### Exercise requirements
Reproduce every one of the following records word for word, leaving the pictures out of your copy.

### Data extract
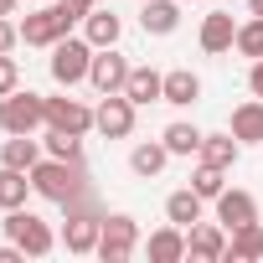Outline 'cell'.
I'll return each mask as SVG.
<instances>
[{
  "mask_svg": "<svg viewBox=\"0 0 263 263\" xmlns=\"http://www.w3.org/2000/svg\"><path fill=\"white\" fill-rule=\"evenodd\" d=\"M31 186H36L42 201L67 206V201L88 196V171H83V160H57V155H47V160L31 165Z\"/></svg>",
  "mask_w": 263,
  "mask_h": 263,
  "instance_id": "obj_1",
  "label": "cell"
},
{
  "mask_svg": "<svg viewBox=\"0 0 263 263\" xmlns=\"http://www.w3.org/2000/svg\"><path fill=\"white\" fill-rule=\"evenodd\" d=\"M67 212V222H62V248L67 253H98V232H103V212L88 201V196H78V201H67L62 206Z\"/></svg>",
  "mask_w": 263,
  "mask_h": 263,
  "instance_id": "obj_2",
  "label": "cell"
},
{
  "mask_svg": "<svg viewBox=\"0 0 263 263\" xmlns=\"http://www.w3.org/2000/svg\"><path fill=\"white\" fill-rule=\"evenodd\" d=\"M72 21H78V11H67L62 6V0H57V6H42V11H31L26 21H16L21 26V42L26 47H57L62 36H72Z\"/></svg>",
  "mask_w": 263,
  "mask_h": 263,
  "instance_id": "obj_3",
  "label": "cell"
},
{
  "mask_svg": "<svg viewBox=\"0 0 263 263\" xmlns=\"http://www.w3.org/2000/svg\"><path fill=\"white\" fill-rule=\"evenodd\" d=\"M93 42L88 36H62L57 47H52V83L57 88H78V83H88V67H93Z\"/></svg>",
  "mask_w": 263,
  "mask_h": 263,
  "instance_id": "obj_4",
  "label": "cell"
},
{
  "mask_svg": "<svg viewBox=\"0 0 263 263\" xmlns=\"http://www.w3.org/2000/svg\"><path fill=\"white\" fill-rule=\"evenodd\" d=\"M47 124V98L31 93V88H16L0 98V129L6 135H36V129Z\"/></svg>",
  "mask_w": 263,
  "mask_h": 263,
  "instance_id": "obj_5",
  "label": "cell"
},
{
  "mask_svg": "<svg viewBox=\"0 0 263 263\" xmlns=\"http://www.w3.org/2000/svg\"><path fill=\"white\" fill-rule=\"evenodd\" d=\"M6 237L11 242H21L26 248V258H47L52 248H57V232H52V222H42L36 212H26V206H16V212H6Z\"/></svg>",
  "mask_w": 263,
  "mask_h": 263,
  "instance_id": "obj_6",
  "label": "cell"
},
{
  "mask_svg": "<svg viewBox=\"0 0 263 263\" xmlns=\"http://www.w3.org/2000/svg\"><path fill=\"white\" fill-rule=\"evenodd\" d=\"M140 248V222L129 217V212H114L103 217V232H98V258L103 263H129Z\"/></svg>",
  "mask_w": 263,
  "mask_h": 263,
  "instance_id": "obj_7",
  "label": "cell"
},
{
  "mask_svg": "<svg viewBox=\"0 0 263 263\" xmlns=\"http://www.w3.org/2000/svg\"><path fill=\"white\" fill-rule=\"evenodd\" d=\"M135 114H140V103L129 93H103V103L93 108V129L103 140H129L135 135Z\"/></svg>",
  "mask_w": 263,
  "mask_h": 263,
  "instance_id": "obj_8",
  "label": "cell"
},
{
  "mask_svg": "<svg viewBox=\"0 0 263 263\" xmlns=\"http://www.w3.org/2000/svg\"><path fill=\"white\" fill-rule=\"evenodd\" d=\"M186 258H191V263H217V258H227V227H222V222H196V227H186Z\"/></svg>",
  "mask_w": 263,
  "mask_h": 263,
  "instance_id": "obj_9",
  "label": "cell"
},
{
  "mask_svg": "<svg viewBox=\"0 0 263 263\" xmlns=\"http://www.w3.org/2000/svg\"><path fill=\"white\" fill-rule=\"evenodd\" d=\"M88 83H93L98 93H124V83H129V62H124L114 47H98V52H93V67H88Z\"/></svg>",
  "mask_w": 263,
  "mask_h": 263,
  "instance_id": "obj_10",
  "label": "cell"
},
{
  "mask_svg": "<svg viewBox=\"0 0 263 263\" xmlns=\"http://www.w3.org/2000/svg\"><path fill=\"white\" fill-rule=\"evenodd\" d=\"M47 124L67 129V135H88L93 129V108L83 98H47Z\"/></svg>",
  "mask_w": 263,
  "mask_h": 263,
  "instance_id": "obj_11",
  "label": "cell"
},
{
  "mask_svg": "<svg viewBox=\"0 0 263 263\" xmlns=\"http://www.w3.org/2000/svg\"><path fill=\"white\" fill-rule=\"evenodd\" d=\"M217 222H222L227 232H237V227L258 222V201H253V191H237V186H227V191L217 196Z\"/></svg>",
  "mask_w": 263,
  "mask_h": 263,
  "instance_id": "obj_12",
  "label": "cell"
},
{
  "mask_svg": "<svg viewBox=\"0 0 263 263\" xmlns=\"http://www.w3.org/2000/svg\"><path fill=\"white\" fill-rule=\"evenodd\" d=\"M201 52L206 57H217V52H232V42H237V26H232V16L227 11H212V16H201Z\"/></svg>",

### Solution
Outline 'cell'.
I'll return each mask as SVG.
<instances>
[{
  "mask_svg": "<svg viewBox=\"0 0 263 263\" xmlns=\"http://www.w3.org/2000/svg\"><path fill=\"white\" fill-rule=\"evenodd\" d=\"M31 186H36L42 201L67 206V201L88 196V171H83V160H57V155H47V160L31 165Z\"/></svg>",
  "mask_w": 263,
  "mask_h": 263,
  "instance_id": "obj_1",
  "label": "cell"
},
{
  "mask_svg": "<svg viewBox=\"0 0 263 263\" xmlns=\"http://www.w3.org/2000/svg\"><path fill=\"white\" fill-rule=\"evenodd\" d=\"M67 212V222H62V248L67 253H98V232H103V212L88 201V196H78V201H67L62 206Z\"/></svg>",
  "mask_w": 263,
  "mask_h": 263,
  "instance_id": "obj_2",
  "label": "cell"
},
{
  "mask_svg": "<svg viewBox=\"0 0 263 263\" xmlns=\"http://www.w3.org/2000/svg\"><path fill=\"white\" fill-rule=\"evenodd\" d=\"M72 21H78V11H67L62 6V0H57V6H42V11H31L26 21H16L21 26V42L26 47H57L62 36H72Z\"/></svg>",
  "mask_w": 263,
  "mask_h": 263,
  "instance_id": "obj_3",
  "label": "cell"
},
{
  "mask_svg": "<svg viewBox=\"0 0 263 263\" xmlns=\"http://www.w3.org/2000/svg\"><path fill=\"white\" fill-rule=\"evenodd\" d=\"M93 42L88 36H62L57 47H52V83L57 88H78V83H88V67H93Z\"/></svg>",
  "mask_w": 263,
  "mask_h": 263,
  "instance_id": "obj_4",
  "label": "cell"
},
{
  "mask_svg": "<svg viewBox=\"0 0 263 263\" xmlns=\"http://www.w3.org/2000/svg\"><path fill=\"white\" fill-rule=\"evenodd\" d=\"M47 124V98L31 93V88H16L0 98V129L6 135H36V129Z\"/></svg>",
  "mask_w": 263,
  "mask_h": 263,
  "instance_id": "obj_5",
  "label": "cell"
},
{
  "mask_svg": "<svg viewBox=\"0 0 263 263\" xmlns=\"http://www.w3.org/2000/svg\"><path fill=\"white\" fill-rule=\"evenodd\" d=\"M6 237L11 242H21L26 248V258H47L52 248H57V232H52V222H42L36 212H26V206H16V212H6Z\"/></svg>",
  "mask_w": 263,
  "mask_h": 263,
  "instance_id": "obj_6",
  "label": "cell"
},
{
  "mask_svg": "<svg viewBox=\"0 0 263 263\" xmlns=\"http://www.w3.org/2000/svg\"><path fill=\"white\" fill-rule=\"evenodd\" d=\"M140 248V222L129 217V212H114L103 217V232H98V258L103 263H129Z\"/></svg>",
  "mask_w": 263,
  "mask_h": 263,
  "instance_id": "obj_7",
  "label": "cell"
},
{
  "mask_svg": "<svg viewBox=\"0 0 263 263\" xmlns=\"http://www.w3.org/2000/svg\"><path fill=\"white\" fill-rule=\"evenodd\" d=\"M135 114H140V103L129 93H103V103L93 108V129L103 140H129L135 135Z\"/></svg>",
  "mask_w": 263,
  "mask_h": 263,
  "instance_id": "obj_8",
  "label": "cell"
},
{
  "mask_svg": "<svg viewBox=\"0 0 263 263\" xmlns=\"http://www.w3.org/2000/svg\"><path fill=\"white\" fill-rule=\"evenodd\" d=\"M186 258H191V263H217V258H227V227H222V222H196V227H186Z\"/></svg>",
  "mask_w": 263,
  "mask_h": 263,
  "instance_id": "obj_9",
  "label": "cell"
},
{
  "mask_svg": "<svg viewBox=\"0 0 263 263\" xmlns=\"http://www.w3.org/2000/svg\"><path fill=\"white\" fill-rule=\"evenodd\" d=\"M88 83H93L98 93H124V83H129V62H124L114 47H98V52H93V67H88Z\"/></svg>",
  "mask_w": 263,
  "mask_h": 263,
  "instance_id": "obj_10",
  "label": "cell"
},
{
  "mask_svg": "<svg viewBox=\"0 0 263 263\" xmlns=\"http://www.w3.org/2000/svg\"><path fill=\"white\" fill-rule=\"evenodd\" d=\"M47 124L67 129V135H88L93 129V108L83 98H47Z\"/></svg>",
  "mask_w": 263,
  "mask_h": 263,
  "instance_id": "obj_11",
  "label": "cell"
},
{
  "mask_svg": "<svg viewBox=\"0 0 263 263\" xmlns=\"http://www.w3.org/2000/svg\"><path fill=\"white\" fill-rule=\"evenodd\" d=\"M217 222H222L227 232H237V227L258 222V201H253V191H237V186H227V191L217 196Z\"/></svg>",
  "mask_w": 263,
  "mask_h": 263,
  "instance_id": "obj_12",
  "label": "cell"
},
{
  "mask_svg": "<svg viewBox=\"0 0 263 263\" xmlns=\"http://www.w3.org/2000/svg\"><path fill=\"white\" fill-rule=\"evenodd\" d=\"M201 52L206 57H217V52H232V42H237V26H232V16L227 11H212V16H201Z\"/></svg>",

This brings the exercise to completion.